[Start of SELECTED EXCERPT]

# Properties of Poisson Integral and Traces of functions in Sobolev space $W^{1,2} (\mathbb D)$

Let $$W^{1,2}(\mathbb D)$$ be the complex valued Sobolev space on $$\mathbb D$$ where $$\mathbb D$$ is the open unit disk of the complex plane. By definition, $$W^{1,2} (\mathbb D)$$ is the set of all complex valued locally integrable functions in the open unit disc such that $$f \in L^2 (\mathbb D)$$ and the weak derivatives $$\frac{\partial f}{\partial z}$$ , $$\frac{\partial f}{\partial \bar z}$$ are both in $$L^2 (\mathbb D)$$.

Since the boundary of $$\mathbb D$$ is the unit circle $$\mathbb T = \{z \in \mathbb C : \lvert z \rvert=1\}$$, there is a trace operator $$T : W^{1,2} (\mathbb D) \to L^2 (\mathbb T)$$ which is bounded operator and $$Tf = f|_{\mathbb T}$$ whenever $$f\in C(\overline {\mathbb{D}}) \cap W^{1,2} (\mathbb D)$$.

Is it true that the Poisson integral of $$Tf$$ is in $$W^{1,2} (\mathbb D)$$ whenever $$f \in W^{1,2} (\mathbb D)$$? I suspect that this is true, however, I have not been able to prove this. Hints would be appreciated.

Are there any references which involve the study of properties of traces and Poisson integrals? Any suggestions would be appreciated!

• This doesn't follow by uniqueness of the Dirichlet problem ? Commented Jul 20 at 10:18
• @AymanMoussa I do not see it. Can you clariy?

[End of SELECTED EXCERPT]

AIM 1:
Write out the stretch of rows from the line containing "From the shooting" through the end of the rows, requests included, and add 30 to every distance given in the answers.

[Start of DATASET ROWS]

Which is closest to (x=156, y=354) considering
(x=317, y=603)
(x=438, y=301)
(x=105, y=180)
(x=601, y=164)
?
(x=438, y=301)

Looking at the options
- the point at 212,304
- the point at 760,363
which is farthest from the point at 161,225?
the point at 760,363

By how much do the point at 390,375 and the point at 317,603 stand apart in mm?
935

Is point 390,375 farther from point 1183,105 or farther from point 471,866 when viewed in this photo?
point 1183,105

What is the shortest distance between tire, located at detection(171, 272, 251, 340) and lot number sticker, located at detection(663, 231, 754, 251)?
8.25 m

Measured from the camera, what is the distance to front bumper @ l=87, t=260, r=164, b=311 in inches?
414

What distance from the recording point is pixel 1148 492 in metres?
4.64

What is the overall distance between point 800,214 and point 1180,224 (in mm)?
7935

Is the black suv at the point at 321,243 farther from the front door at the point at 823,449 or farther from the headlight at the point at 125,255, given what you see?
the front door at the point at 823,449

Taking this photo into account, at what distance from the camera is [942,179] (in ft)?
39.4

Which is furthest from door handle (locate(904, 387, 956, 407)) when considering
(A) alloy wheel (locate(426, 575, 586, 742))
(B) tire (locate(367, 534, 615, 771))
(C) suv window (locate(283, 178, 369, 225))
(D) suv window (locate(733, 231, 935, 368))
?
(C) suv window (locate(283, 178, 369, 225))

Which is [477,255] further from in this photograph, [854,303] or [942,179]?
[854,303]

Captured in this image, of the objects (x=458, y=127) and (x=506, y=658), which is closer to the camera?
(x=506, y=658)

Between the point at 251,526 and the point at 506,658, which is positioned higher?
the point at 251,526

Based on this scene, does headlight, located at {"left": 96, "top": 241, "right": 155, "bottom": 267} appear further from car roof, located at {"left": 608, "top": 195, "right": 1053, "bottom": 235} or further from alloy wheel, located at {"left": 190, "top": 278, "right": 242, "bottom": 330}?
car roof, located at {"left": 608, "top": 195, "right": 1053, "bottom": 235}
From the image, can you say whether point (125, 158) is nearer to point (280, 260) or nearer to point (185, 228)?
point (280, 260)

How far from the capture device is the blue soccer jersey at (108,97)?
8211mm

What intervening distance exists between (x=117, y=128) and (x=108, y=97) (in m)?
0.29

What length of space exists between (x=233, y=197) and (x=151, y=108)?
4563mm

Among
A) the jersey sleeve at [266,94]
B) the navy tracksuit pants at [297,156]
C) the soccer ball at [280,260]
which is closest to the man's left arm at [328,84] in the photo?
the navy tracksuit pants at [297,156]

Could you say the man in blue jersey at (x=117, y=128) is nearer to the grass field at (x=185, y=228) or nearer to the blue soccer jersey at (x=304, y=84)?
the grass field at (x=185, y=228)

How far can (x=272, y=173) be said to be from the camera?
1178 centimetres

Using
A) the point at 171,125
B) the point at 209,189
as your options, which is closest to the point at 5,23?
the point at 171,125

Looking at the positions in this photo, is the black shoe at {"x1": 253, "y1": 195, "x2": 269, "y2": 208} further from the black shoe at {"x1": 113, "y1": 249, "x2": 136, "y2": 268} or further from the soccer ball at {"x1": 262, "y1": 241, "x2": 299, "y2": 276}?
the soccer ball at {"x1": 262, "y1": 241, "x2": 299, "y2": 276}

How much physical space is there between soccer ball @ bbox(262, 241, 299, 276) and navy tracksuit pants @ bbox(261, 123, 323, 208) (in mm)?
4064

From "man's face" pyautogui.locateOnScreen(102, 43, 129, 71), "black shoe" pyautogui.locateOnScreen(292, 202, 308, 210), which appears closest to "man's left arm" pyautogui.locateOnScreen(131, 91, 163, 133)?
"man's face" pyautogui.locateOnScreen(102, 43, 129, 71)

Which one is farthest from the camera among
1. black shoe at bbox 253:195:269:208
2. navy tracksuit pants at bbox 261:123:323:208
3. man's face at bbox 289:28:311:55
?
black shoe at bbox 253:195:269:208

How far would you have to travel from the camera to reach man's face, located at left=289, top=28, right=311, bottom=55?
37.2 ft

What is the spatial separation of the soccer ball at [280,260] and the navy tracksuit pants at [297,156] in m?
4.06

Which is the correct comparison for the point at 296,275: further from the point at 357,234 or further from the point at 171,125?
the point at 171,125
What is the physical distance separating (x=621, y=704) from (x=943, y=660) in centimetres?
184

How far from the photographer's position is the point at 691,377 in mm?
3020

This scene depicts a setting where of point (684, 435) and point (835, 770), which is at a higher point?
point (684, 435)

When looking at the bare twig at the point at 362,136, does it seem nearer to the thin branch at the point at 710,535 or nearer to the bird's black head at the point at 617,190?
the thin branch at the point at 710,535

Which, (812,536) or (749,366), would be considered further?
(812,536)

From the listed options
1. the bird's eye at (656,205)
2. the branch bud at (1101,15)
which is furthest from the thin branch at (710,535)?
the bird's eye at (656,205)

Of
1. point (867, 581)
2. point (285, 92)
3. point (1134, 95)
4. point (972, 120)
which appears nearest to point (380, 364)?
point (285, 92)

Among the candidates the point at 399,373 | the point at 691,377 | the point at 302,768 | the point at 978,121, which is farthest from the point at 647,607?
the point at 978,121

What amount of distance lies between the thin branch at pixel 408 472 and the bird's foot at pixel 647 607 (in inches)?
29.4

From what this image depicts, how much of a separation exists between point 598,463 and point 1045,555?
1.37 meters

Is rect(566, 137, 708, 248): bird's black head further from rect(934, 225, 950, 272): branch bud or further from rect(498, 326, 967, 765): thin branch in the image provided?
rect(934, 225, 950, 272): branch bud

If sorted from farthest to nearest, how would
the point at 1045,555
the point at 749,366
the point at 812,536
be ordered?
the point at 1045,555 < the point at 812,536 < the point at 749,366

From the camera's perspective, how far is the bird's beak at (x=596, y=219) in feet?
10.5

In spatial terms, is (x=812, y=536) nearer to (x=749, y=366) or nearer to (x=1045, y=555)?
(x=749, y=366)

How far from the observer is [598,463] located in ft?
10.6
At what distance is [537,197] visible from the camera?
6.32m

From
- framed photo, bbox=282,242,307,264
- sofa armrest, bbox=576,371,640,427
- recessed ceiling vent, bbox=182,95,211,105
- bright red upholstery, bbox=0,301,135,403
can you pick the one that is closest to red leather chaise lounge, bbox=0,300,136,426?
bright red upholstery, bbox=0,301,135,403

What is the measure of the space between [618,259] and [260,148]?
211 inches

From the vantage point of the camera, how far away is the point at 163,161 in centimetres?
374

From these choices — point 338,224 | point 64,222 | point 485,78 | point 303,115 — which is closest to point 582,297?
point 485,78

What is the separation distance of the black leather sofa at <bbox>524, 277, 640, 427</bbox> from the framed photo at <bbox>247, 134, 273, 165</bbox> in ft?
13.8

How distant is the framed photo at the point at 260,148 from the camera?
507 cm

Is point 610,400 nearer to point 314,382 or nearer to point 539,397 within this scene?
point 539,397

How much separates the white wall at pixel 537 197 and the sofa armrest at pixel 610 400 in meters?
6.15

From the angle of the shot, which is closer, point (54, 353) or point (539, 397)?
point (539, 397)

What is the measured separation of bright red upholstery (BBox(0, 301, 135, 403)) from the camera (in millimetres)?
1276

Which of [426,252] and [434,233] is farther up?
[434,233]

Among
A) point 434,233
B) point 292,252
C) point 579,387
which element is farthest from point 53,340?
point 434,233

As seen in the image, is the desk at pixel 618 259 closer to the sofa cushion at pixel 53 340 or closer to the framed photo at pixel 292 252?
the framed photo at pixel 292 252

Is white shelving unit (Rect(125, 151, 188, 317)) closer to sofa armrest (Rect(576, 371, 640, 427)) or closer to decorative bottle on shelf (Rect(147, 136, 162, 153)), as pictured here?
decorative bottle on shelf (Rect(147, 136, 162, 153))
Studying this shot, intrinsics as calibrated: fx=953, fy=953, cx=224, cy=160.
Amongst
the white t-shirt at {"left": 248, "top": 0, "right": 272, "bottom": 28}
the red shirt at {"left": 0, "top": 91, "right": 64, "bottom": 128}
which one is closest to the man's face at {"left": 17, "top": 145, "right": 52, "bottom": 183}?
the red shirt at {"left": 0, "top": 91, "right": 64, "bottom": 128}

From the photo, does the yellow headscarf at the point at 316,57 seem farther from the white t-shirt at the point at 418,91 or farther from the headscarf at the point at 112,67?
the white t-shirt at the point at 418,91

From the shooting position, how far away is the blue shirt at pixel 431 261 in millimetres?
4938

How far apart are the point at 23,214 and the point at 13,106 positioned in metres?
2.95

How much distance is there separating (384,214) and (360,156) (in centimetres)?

[End of DATASET ROWS]

AIM 2:
Carry on the thread about Poisson integrals and traces in the Sobolev space from where it stops.

TASK ANSWER 1:
From the shooting position, how far away is the blue shirt at pixel 431 261 in millimetres?
4968

How far apart are the point at 23,214 and the point at 13,106 positioned in metres?
32.95

How much distance is there separating (384,214) and (360,156) (in centimetres)?

TASK ANSWER 2:
– ash
Commented Jul 20 at 10:50
• Sorry, I think I missed part of the difficulty when answering the comment ! Commented Jul 20 at 21:31

## 1 Answer

Yes, this is true. If $$g=\sum a_n e^{in\varphi}$$ is the Fourier expansion of a $$g\in L^2(T)$$, then $$Pg=\sum a_n r^{|n|}e^{in\varphi}$$. Observe first of all that $$f\in W^{1,2}(D)$$ if and only if $$\partial f/\partial r$$, $$(1/r)\partial f/\partial\varphi\in L^2(D)$$, as we see from the formulae $$\frac{1}{r}\frac{\partial f}{\partial\varphi}=\frac{x}{r}\frac{\partial f}{\partial y}-\frac{y}{r}\frac{\partial f}{\partial x}$$ etc. relating these derivatives to those with respect to the Euclidean coordinates.

We can now do the area integration in polar coordinates, doing the $$d\varphi$$ integration first. The exponentials are orthogonal, so for example $$\|(1/r)\partial_{\varphi} Pg\|^2 = \sum \frac{n^2}{|n|+1}|a_n|^2 ,$$ and similarly $$\|\partial_r Pg\|^2 = \sum_{n\not= 0} |n|\,|a_n|^2$$.

Thus $$Pg\in W^{1,2}$$ if and only if $$\sum |na_n^2|<\infty$$, or, equivalently, $$g\in W^{1/2,2}(T)$$. Luckily for us, this space is exactly the image of the trace operator; see here.

So in fact $$Pg\in W^{1,2}$$ if and only if $$g$$ is the trace of an $$f\in W^{1,2}$$.

• What would be an explicit example of such an $W^{1,2} (\mathbb D)$? I have tried for quite a while now.
– ash
Commented Jul 24 at 15:09
• I'm not sure that can be done very explicitly. If you follow my answer, then you need to start out with a $g\in W^{1/2,2}(T)$, $g\notin W^{1,2}(T)$ and extend it to an $f\in W^{1,2}(D)$, or, put differently, apply the (right) inverse trace operator to $f$. If you search for these or similar keywords, you'll find more information online. Commented Jul 24 at 16:06
• I did the computation that you suggested and it turns out that $\int_\mathbb{D} \lvert \partial _t Pg \rVert ^2 dA(r,t) = \sum_{n\in \mathbb Z} \frac{n^2}{\lvert n \rvert + 1} \abs{a_n}^2$. The aforementioned series converges iff $\sum \abs{n} \abs{a_n}^2$ converges. Can you please check?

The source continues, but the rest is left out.